What you will do>
Begin with the line that contains "Overall, would you" and transcribe each line after it, up to and including the last line of the listing below.

Provided records>
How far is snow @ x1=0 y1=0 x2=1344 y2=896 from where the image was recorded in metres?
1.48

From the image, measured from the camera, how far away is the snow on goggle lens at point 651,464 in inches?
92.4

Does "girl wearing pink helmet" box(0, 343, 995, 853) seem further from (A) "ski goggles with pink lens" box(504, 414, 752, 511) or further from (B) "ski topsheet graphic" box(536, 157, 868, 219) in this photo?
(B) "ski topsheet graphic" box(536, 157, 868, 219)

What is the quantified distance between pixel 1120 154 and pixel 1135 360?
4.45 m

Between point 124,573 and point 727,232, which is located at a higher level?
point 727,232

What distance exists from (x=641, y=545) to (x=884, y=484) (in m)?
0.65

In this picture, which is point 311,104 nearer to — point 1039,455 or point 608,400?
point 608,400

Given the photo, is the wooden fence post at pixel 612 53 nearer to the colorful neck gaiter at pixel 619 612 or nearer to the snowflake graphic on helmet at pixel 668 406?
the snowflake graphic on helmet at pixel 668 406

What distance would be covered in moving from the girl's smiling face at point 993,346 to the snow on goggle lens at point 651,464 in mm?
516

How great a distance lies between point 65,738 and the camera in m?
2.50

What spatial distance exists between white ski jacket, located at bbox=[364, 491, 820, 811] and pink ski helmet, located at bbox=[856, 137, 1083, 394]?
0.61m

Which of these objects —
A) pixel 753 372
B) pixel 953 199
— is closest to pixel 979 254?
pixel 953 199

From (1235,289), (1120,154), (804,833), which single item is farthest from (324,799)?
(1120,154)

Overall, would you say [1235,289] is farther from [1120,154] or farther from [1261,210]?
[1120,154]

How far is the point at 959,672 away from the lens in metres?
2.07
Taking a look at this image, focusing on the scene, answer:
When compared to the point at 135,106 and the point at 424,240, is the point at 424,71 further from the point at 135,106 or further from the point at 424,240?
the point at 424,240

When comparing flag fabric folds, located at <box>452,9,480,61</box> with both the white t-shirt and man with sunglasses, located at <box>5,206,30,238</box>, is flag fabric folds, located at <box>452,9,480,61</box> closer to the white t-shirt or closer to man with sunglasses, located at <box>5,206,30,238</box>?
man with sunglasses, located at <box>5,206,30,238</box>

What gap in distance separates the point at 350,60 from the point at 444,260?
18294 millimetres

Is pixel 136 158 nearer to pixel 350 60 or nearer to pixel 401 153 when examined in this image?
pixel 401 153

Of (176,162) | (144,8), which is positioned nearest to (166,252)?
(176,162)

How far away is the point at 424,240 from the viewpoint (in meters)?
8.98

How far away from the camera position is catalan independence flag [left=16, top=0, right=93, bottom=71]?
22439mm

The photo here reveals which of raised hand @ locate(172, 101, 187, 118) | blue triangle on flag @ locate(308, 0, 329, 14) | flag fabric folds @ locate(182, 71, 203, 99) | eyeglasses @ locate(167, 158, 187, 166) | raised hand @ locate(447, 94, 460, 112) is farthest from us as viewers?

The result>
Overall, would you say [1235,289] is farther from [1120,154] or farther from [1261,210]?
[1120,154]

How far is the point at 959,672 away from the lens in metres?
2.07
Taking a look at this image, focusing on the scene, answer:
When compared to the point at 135,106 and the point at 424,240, is the point at 424,71 further from the point at 135,106 or further from the point at 424,240?
the point at 424,240

When comparing flag fabric folds, located at <box>452,9,480,61</box> with both the white t-shirt and man with sunglasses, located at <box>5,206,30,238</box>, is flag fabric folds, located at <box>452,9,480,61</box> closer to the white t-shirt or closer to man with sunglasses, located at <box>5,206,30,238</box>?
man with sunglasses, located at <box>5,206,30,238</box>

What gap in distance separates the point at 350,60 from the point at 444,260?
18294 millimetres

Is pixel 136 158 nearer to pixel 350 60 or nearer to pixel 401 153 when examined in this image?
pixel 401 153

Of (176,162) | (144,8), which is positioned nearest to (166,252)?
(176,162)

How far away is the point at 424,240 from the viewpoint (in meters)?
8.98

How far away from the camera position is catalan independence flag [left=16, top=0, right=93, bottom=71]?
22439mm

The photo here reveals which of raised hand @ locate(172, 101, 187, 118) | blue triangle on flag @ locate(308, 0, 329, 14) | flag fabric folds @ locate(182, 71, 203, 99) | eyeglasses @ locate(167, 158, 187, 166) | raised hand @ locate(447, 94, 460, 112) is farthest from us as viewers?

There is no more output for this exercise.